Often once it’s very hard to stop or reverse without the use of drugs. There are two medications on the market that are commercially available and have been used as a treatment option for treating male pattern baldness and receding hairlines.
- Minoxidil is used topically and is sold most notably as the brand Regaine. It is a potent vasodilator and increases blood flow to the area increase the length of anagen, the growth part of the hair cycle. The specific mechanism are unknown but the concentrations of 2&5% have been found to restore hair to a cosmetically pleasing level. The major downside of minoxidil is that the success rate are very low, around 20%. (5) It must be applied consistently and for life as once usage is stopped, so will any progress and the hair loss will return with immediate effect.
- Finasteride is another product that can be taken orally but has to be prescribed by a medical doctor. It inhibits the activity of the enzyme 5 alpha reductase which is the key component in converting testosterone into DHT and subsequently causing hair loss (6).
Both of these medication have very serious side effects which some men will find outweigh the rewards of increased hair growth. They are mostly due the the lowering of testosterone which can affect libido, erectile function and other blood vessel disorders.
How can I hide my receding hairline?
If you have realised that you’re suffering from alopecia or just general thinning of your hair, there are several steps you can take to reduce the visibility of the hair loss and hide if you so choose:
Grow your hair longer
Only certain parts of the scalp are affected by AGA, so even if you experience loss in certain areas you may still be able to grow hair to a reasonable length to hide or shield thinning areas.
Use hair fibres
Hair fibers can be used to darken of fill sparse areas, reducing the visibility of the scalp.
Hair replacement units
For more widespread hair loss, a wig or toupee can be used in conjunction with the remaining hair for a seamless blend that is virtually undetectable.
Many men opt to have a hair transplant as a more permanent action to tackle AGA. Donor hairs are taken from the occipital area and inserted into the hairline and crown. This can be expensive but the technology is rapidly improving for less scarring and better results.

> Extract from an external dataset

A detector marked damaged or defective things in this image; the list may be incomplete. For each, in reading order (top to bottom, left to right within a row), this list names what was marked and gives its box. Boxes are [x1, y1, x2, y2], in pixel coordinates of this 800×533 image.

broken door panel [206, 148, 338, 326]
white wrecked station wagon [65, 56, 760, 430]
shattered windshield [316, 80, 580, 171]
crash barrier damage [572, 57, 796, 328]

It is important to note that some people require several surgeries and the newly implanted hairs do not always take or causing subsequent growth.

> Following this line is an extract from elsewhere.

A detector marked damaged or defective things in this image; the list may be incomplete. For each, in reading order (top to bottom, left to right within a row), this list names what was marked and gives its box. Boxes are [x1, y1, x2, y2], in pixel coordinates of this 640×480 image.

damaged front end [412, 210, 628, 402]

- Deepani Rathnayake & Rodney Sinclair (2010) Male androgenetic alopecia, Expert Opinion on Pharmacotherapy, 11:8, 1295-1304,
- Hamilton JB. Patterned loss of hair in man; types and incidence. Ann N Y Acad Sci. 1951;53:708–28.

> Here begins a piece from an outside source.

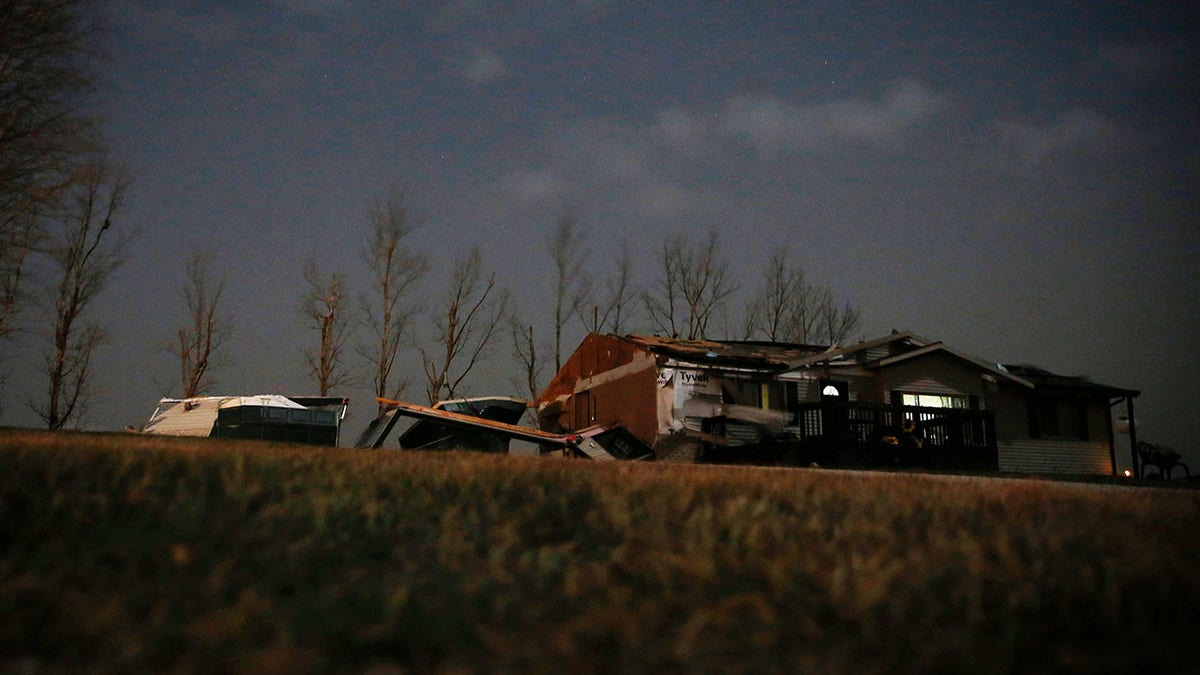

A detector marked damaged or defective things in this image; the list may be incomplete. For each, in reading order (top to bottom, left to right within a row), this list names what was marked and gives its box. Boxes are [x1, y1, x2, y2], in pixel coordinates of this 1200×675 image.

damaged house [537, 331, 1142, 473]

- Amino Acid Supplements and Recovery from High-Intensity Resistance Training Sharp, Carwyn P M; Pearson, David R. Journal of Strength and Conditioning Research. 24(4):1125-1130, April 2010.
- Botchkarev VA. Stress and the Hair Follicle: Exploring the Connections. The American Journal of Pathology. 2003;162(3):709-712.
- 1: McClellan KJ, Markham A. Finasteride: a review of its use in male pattern hair
loss. Drugs. 1999 Jan;57(1):111-26. PubMed PMID: 9951956.